Aus den soeben genannten Gründen scheidet auch ein Anspruch des Klägers aus § 73 Satz 1 SGB XII aus. Danach können Leistungen auch in besonderen bzw. sonstigen Lebenslagen erbracht werden, wenn sie den Einsatz öffentlicher Mittel rechtfertigen. Damit sollen nur sog. atypische Bedarfe gedeckt werden, die nicht bereits durch andere Vorschriften des SGB XII erfasst sind. Wird der geltend gemachte Bedarf allerdings vom Regelbedarf umfasst, ist für eine Anwendung von § 73 Satz 1 SGB XII kein Raum (vgl. BSG, Urt. v. 16.12.2010 - B 8 SO 7/09 R -, juris Rn. 13 a.E.). Mit der gesetzlichen Gewährleistung einer "Vollversorgung" bei Zahnersatz durch die gesetzliche Krankenkasse in Form der Übernahme des doppelten Festzuschusses bei Leistung eines Eigenanteils des Versicherten aufgrund erbrachter Mehrleistungen kann von einer "atypischen" Bedarfslage keine Rede sein. Eine systemwidrige Umgehung der Konzeption des SGB V (s.o.) und des SGB XII selbst (s. § 52 SGB XII) über eine Ausweitung des Leistungsumfangs der gesetzlichen Krankenversicherung auf Mehrleistungen durch einen Anspruch gegen den Sozialhilfeträger kann und darf über die "Öffnungsklausel" des § 73 SGB XII schlechterdings nicht erreicht werden, zumal auch Beschränkungen des Leistungsumfangs nach dem SGB V nicht durch eine Anwendung des § 73 SGB XII umgangen werden können (vgl. Senat, Urt. v. 21.02.2013 - L 9 SO 455/11 -, juris Rn. 47).

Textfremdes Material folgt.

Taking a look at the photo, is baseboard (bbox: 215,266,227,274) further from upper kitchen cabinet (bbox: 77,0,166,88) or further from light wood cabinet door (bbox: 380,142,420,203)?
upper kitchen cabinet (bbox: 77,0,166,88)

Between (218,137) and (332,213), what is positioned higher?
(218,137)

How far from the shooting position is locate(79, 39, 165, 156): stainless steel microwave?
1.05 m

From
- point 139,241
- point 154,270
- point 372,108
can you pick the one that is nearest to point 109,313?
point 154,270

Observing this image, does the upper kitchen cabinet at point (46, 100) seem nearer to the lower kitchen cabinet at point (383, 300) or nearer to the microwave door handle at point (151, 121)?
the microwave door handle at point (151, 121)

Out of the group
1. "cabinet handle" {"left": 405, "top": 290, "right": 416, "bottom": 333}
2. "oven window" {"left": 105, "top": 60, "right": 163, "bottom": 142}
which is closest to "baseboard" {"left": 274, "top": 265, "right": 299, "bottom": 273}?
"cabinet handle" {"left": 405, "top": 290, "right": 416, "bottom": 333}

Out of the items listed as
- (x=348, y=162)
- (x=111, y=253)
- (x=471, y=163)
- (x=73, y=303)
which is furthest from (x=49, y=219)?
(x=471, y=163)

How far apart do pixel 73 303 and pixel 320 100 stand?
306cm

Eine Übernahme des Eigenanteils des Klägers kommt ferner nicht unter dem von ihm geltend gemachten Gesichtspunkt der Eingliederungshilfe (§§ 53 ff. SGB XII) in Betracht, da Fälle der hier vorliegenden (Akut-)Kranken- bzw. Zahnbehandlung nichts mit der Eingliederung eines behinderten Menschen in die Gesellschaft zu tun haben (s. auch Senat, Urt. v. 21.02.2013 - L 9 SO 455/11 -, juris Rn. 43) und Leistungen der gesetzlichen Krankenversicherung (einschließlich der Regelungen zu Eigenanteilen und Zuzahlungen) der sozialhilferechtlichen Eingliederungshilfe vorgehen (vgl. Wahrendorf, in: Grube/Wahrendorf, SGB XII, 5. Aufl. 2014, § 54 Rn. 4 m.w.N.).

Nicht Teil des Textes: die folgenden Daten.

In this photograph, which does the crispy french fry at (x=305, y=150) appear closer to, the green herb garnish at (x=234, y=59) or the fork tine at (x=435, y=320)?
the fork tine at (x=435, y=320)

Soweit der Kläger auch die darlehensweise Übernahme des Eigenanteils nach § 37 Abs. 1 SGB XII (i.V.m. § 42 Nr. 5 SGB XII) begehren sollte, was nach Aktenlage allerdings unwahrscheinlich ist, weil ein hierauf gerichteter Antrag nicht ersichtlich ist, hätte auch dies keine Aussicht auf Erfolg. Kann danach im Einzelfall ein von den Regelbedarfen umfasster und nach den Umständen unabweisbar gebotener Bedarf auf keine andere Weise gedeckt werden, sollen auf Antrag hierfür notwendige Leistungen als Darlehen erbracht werden. Bei den Mehrkosten bzw. Eigenanteilen nach § 55 Abs. 4 SGB V handelt es sich jedoch nicht um einen "unabweisbaren" Bedarf; das zu § 27a Abs. 4 Satz 1 SGB XII Ausgeführte (s.o.) gilt hier insoweit entsprechend. Deshalb kann auch dahinstehen, ob solche Mehrkosten überhaupt zu den Kosten der Gesundheitspflege als nach §§ 5, 6 des Regelbedarfs-Ermittlungsgesetzes - (RBEG) regelbedarfsrelevante Verbrauchsausgaben gehören oder deshalb nicht "von den Regelbedarfen umfasst" sind, weil nur solche Kosten der Gesundheitspflege erfasst werden, für die die Vorschriften des SGB V keine "Vollversorgung" der gesetzlich krankenversicherten Personen vorsehen (vgl. hierzu Bender, in: Gagel, SGB II/SGB III, § 24 SGB II Rn. 11). Dies hätte aufgrund der mit § 55 SGB V verbundenen "Vollversorgung" zur Konsequenz, dass die bei einer Versorgung mit höherwertigem Zahnersatz entstehenden Mehrkosten nach § 55 Abs. 4 SGB V mangels Zugehörigkeit zum menschenwürdigen Existenzminimum nicht vom Regelsatz nach § 27a Abs. 1 SGB XII erfasst sind und schon deswegen ein Darlehen nach § 37 SGB XII nicht in Betracht kommt (s. SG Würzburg, Beschl. v. 18.11.2011 - S 15 AS 772/11 ER -, juris Rn. 24).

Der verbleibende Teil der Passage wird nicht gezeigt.